Staphylococcus aureus biofilms: recent developments in biofilm dispersal

Abstract

Staphylococcus aureus is a major cause of nosocomial and community-acquired infections and represents a significant burden on the healthcare system. S. aureus attachment to medical implants and host tissue, and the establishment of a mature biofilm, play an important role in the persistence of chronic infections. The formation of a biofilm, and encasement of cells in a polymer-based matrix, decreases the susceptibility to antimicrobials and immune defenses, making these infections difficult to eradicate. During infection, dispersal of cells from the biofilm can result in spread to secondary sites and worsening of the infection. In this review, we discuss the current understanding of the pathways behind biofilm dispersal in S. aureus, with a focus on enzymatic and newly described broad-spectrum dispersal mechanisms. Additionally, we explore potential applications of dispersal in the treatment of biofilm-mediated infections.

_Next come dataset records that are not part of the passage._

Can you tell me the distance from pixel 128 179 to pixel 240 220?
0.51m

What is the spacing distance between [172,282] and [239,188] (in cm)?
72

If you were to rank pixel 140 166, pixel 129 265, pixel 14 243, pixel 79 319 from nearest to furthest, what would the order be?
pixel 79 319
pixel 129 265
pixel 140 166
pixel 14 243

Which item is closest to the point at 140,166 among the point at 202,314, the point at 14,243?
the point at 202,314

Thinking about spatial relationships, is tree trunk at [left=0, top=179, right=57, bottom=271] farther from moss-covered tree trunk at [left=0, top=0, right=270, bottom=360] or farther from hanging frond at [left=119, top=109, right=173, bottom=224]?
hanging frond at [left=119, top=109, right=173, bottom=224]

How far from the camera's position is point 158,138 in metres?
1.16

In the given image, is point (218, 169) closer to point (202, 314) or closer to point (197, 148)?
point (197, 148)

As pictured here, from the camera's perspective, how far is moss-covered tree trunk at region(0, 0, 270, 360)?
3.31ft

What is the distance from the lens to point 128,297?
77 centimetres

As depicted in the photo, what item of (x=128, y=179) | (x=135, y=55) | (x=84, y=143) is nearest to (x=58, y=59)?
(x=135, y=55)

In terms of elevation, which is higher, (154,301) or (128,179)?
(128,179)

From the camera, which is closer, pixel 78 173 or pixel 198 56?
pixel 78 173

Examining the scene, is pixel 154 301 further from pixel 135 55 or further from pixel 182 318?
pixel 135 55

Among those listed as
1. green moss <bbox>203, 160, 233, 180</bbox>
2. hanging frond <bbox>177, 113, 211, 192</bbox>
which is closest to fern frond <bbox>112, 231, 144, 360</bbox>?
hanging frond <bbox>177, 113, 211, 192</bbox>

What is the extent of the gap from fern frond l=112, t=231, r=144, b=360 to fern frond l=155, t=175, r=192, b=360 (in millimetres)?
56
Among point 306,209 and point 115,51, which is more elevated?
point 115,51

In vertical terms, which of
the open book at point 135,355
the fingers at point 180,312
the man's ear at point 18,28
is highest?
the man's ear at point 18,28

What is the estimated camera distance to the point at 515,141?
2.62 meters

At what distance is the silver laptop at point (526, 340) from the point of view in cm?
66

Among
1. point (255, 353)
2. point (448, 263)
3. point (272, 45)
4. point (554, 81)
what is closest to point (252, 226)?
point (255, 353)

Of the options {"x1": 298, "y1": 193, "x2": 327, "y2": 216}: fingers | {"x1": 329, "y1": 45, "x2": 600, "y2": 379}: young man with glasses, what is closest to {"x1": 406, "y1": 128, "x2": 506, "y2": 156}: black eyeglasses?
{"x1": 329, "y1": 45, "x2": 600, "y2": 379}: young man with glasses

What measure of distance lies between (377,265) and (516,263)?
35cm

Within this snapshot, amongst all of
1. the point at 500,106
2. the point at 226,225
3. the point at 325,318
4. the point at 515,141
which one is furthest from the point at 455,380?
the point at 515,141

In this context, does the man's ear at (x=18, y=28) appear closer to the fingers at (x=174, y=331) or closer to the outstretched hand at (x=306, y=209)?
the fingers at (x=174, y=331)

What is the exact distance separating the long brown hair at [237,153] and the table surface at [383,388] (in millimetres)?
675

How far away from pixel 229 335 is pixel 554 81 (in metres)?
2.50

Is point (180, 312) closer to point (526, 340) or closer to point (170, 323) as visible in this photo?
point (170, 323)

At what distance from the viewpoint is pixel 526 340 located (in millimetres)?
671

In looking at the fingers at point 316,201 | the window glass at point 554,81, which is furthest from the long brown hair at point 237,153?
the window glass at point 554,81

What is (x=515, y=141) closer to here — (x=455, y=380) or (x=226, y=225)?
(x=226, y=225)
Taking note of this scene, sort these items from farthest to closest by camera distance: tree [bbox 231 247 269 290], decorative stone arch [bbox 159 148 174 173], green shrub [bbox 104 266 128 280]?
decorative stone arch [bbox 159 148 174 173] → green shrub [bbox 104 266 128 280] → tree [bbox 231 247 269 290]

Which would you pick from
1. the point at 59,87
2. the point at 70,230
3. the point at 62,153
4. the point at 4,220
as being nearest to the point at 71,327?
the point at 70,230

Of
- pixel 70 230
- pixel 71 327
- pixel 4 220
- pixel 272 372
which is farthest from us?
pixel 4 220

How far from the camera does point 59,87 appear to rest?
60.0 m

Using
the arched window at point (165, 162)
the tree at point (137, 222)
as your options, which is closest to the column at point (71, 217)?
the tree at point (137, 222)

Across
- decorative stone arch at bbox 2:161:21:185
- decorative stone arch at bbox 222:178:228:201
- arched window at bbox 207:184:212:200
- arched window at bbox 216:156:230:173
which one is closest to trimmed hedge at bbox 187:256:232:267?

Keywords: Staphylococcus aureus; biofilm; dispersal; nuclease; protease; stringent response.

Figure 1

(A) Model of S. aureus biofilm growth cycle. In summary, upon coming into contact with a surface, planktonic cells attach through surface-associated proteins. Following attachment, cells divide and begin production of the extracellular matrix, which leads to the formation of a microcolony. As cell division continues, biomass accumulates and a mature biofilm is formed. Environmental signals within the biofilm trigger the activation of dispersal mechanisms, and upon dispersal, cells re-enter a planktonic growth state and can seed new sites for biofilm formation. (B) Treatment of a S. aureus biofilm. Antibiotic exposure will kill susceptible planktonic cells and metabolically active cells near the surface of the biofilm. However, persister cells and metabolically dormant cells within the biofilm survive and remain protected from immune defenses by the biofilm matrix. Treatment with dispersal agents increases the effectiveness of antibiotic penetration and promotes clearance. Antibiotic sensitive cells within the biofilm are exposed and killed after degradation of the matrix, and the antibiotic tolerant cells (such as persisters) survive and are susceptible to the immune system.